Many new users wonder about how does forex trading work. The concept was developed for businesses and everyday people to trade currencies from around the world. Originally only banks and large corporations were allowed to trade currencies inside the forex markets. When the internet came into play over 20 years ago it allowed everyday people to use online brokers to make trades which has grown to what you see today.
If you ever visited a foreign country than you probably went to a currency exchange and exchanged your countries currency for the country you are in's currency. Then when you leave you usually trade back the countries currency for your currency. The exchange rate is different for each exchange of currency and fluctuates daily. How does forex trading work in this situation? This exchange rate is what is traded inside the forex market. People bet whether the exchange rate will rise or fall based on a wide variety of factors like the economic outlook, technical analysis, and more.

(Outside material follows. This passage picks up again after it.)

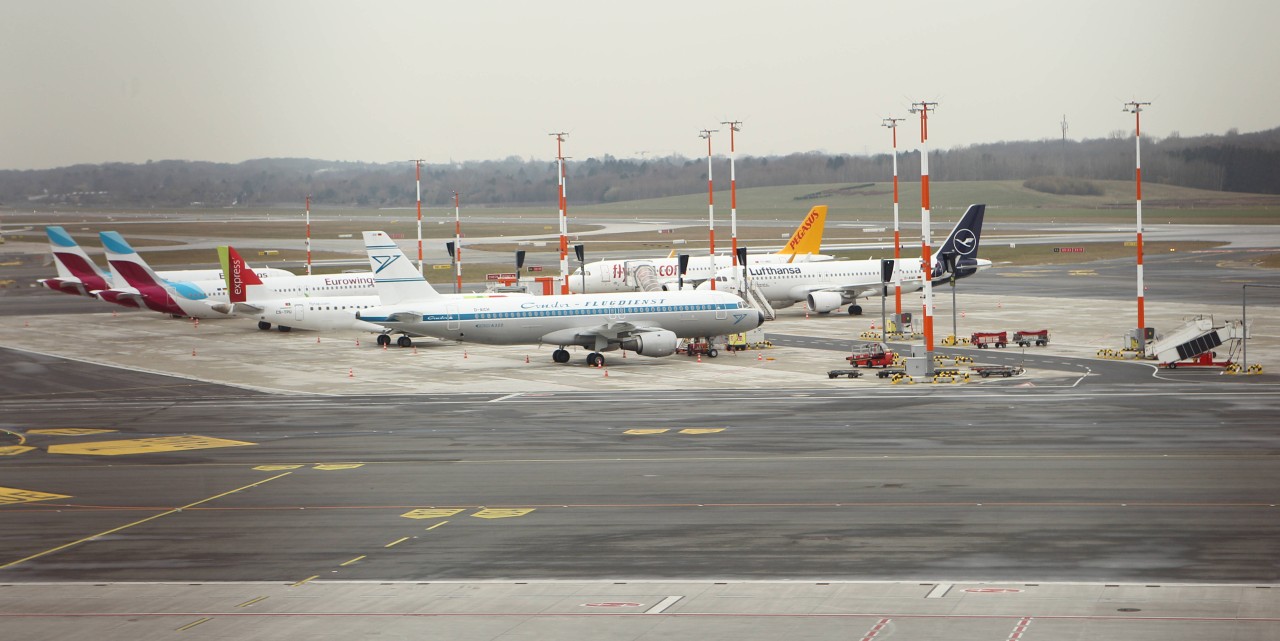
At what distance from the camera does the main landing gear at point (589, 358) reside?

When you go to trade currency in the forex market you need to find a broker which is similar to the currency exchange you visit in another country. This is where your going to "bet" whether or not the currency pair you chose to trade will rise or fall.
Currencies such as the USD, Japanese Yen, Canadian Dollar, British Pound, Euro, Swiss Franc, Australian Dollar are known as the Majors. Other currencies are considered minors and exotics. The minors include countries in the majors not paired with the USD, for example JPY/CAD (Japanese Yen/ Canadian Dollar) would be considered a minor. Exotic currencies are the rest of the currencies like the Russian Ruble, Chinese Yen, Mexican Peso. Not all of the online brokers trade the exotic currencies. I would definitely recommend finding an online broker that includes the exotic currencies so you have a lot more opportunites to trade with. I think your trading is limited when you have brokers that only include the majors and minors. Most trading strategies will work with the exotic pairs just as well with the majors and minors.
A strong economy represents a strong currency. When a country has a good economic outlook this is a signal for forex traders to buy into the currency. When an economy is weak this is a signal for traders to sell. This is why many trade strategies exist that compare economies to one another along with other fundamental factors. When a trader reads news reports about one economy getting stronger and another getting weaker at around the same time due to interest rates, war, job prospects, or housing than a trader will buy the stronger currency or sell the weaker one.